* [Extrait de texte]:
-*-*-

Jusqu’au 31 mars 2024, la maison de Balzac met en parallèle les regards portés par Honoré de Balzac et Honoré Daumier sur la figure du Parisien. Étude sociologique et caricature humoristique ponctuent ce dialogue entre l’illustrateur et l’écrivain, dans ce qui fut autrefois sa demeure. Bien que ponctué par plusieurs dessins contemporains, l’exposition tente une comparaison avec l’époque actuelle qui n’est pas toujours pertinente, dans un parcours hélas assez restreint.
Dans un vestige du village de Passy
Celle que l’on surnomme « la maison de Balzac » a en réalité une histoire bien plus ancienne que celle de l’écrivain, qui l’occupa de 1840 à 1847. Située sur les coteaux de Passy, elle existerait depuis le Moyen Âge, d’après le résultat de fouilles réalisées en 2002 : en effet, ses caves englobent des habitats troglodytiques qui proviendraient du village médiéval de Passy, alors peuplé de vignerons et de carriers. Sous l’Ancien Régime, ces coteaux sont transformés en terrasses accueillant de petites maisons et des hôtels particuliers. Arrivé en octobre 1840, Balzac loue alors la dépendance d’un hôtel, aménagée d’une salle à manger, d’un salon, d’une chambre et d’un cabinet donnant sur un jardin.
C’est en 1949 qu’un homme de lettres, dénommé Louis Baudier de Royaumont, sauve la maison en la transformant en musée. On peut désormais y découvrir des peintures, gravures, manuscrits et objets en lien avec Balzac et son œuvre. C’est notamment dans ce cabinet que l’écrivain corrige l’ensemble de La Comédie humaine. Il faut surtout faire un tour dans la salle regroupant plusieurs centaines de plaques en bois gravé ayant servi à illustrer différentes éditions de ses romans et nouvelles.
On y retrouve une multitude de portraits de ses personnages, ainsi que des scènes emblématiques – à l’instar de celle clôturant Le Père Goriot, où le jeune Rastignac s’écrit : « À nous deux, Paris ! ». Si l’on compte plusieurs plaques originales de Gustave Doré ayant servi à illustrer ses parutions, la plupart proviennent de l’édition Conard (1912-1940) et ont été dessinées par Charles Huard.

-*-*-

* [Données extraites]:
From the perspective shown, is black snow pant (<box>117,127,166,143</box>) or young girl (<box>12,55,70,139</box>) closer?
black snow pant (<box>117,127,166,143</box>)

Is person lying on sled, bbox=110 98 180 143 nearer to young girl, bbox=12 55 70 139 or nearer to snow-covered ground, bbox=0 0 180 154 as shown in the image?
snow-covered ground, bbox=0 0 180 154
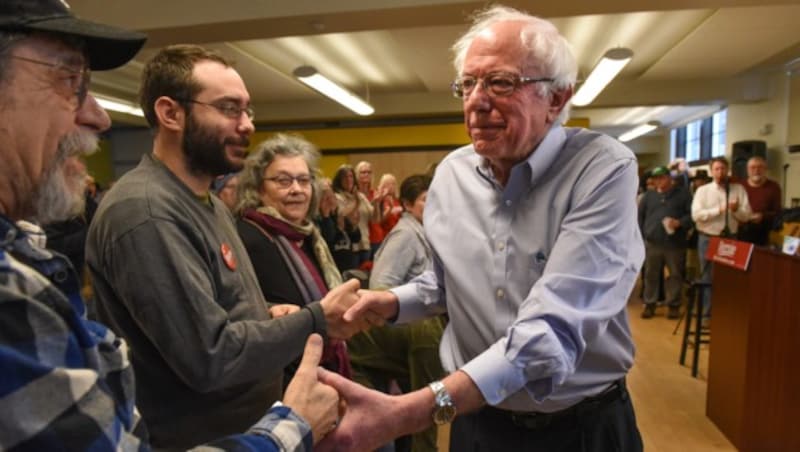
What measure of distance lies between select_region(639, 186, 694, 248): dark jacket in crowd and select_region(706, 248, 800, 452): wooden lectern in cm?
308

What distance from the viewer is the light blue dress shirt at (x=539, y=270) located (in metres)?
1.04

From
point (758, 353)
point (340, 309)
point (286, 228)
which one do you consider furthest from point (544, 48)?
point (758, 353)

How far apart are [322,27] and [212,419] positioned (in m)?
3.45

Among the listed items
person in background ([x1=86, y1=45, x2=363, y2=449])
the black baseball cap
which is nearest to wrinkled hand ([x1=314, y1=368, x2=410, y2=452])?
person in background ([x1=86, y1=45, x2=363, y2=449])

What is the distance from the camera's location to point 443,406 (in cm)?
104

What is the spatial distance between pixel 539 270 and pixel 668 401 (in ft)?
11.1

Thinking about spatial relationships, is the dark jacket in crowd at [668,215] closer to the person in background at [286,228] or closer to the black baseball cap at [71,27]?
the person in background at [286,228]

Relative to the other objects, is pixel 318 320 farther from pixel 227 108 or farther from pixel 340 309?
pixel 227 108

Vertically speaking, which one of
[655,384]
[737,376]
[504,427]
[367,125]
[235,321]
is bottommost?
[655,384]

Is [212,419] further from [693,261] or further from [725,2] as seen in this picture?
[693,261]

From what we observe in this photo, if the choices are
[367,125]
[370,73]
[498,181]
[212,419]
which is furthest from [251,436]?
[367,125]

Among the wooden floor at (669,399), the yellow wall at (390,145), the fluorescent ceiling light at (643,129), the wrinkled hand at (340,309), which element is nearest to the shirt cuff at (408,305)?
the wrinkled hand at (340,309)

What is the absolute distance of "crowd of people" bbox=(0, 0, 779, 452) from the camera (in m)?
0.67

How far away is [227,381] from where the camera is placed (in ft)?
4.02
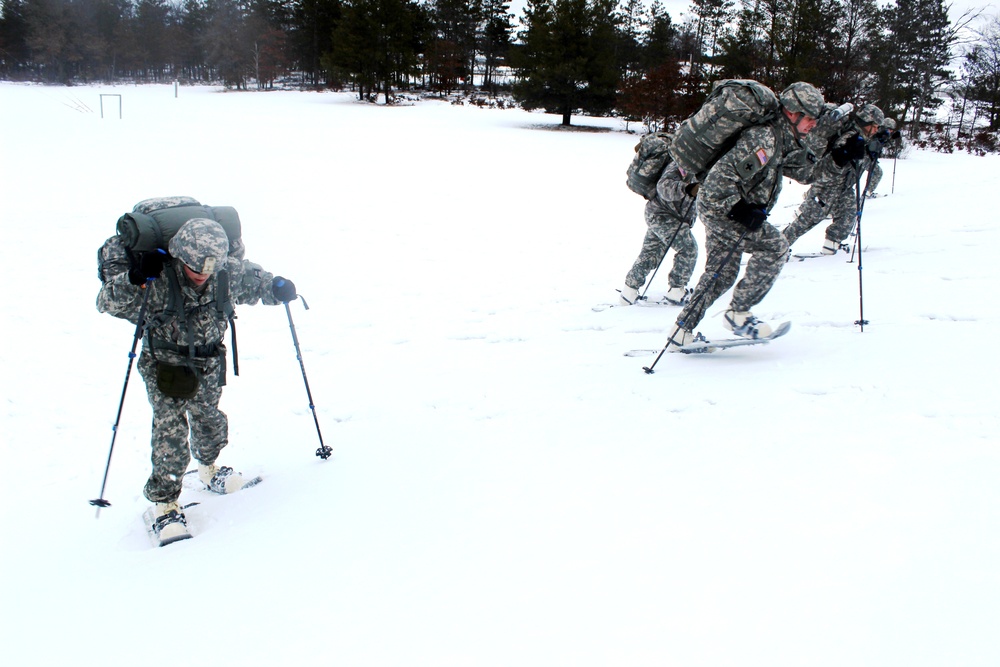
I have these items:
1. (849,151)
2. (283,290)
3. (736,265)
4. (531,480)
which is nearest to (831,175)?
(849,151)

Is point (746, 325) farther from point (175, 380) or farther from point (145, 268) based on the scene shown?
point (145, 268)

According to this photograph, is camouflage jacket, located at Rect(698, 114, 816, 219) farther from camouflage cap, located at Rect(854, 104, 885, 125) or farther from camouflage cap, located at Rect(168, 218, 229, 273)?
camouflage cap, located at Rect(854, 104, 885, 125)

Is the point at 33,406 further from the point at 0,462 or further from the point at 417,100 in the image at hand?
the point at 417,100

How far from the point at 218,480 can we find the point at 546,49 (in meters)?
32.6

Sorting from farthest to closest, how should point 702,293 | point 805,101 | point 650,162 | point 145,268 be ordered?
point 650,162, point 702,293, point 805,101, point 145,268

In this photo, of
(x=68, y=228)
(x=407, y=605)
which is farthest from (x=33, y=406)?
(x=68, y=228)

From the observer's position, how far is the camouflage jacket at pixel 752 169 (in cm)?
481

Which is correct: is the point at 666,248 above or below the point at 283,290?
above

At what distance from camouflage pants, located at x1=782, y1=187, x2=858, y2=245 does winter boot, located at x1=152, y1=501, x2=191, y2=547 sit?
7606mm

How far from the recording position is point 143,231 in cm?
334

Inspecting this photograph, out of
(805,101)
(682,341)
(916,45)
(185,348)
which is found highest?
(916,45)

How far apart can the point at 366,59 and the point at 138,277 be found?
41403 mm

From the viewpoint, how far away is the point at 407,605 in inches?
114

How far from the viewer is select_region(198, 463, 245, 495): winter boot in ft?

-*-*-

* [Consigne]:
Selon le texte sur la maison de Balzac, de quelle année à quelle année l’écrivain a-t-il occupé cette maison ?

* [Corrigé]:
De 1840 à 1847.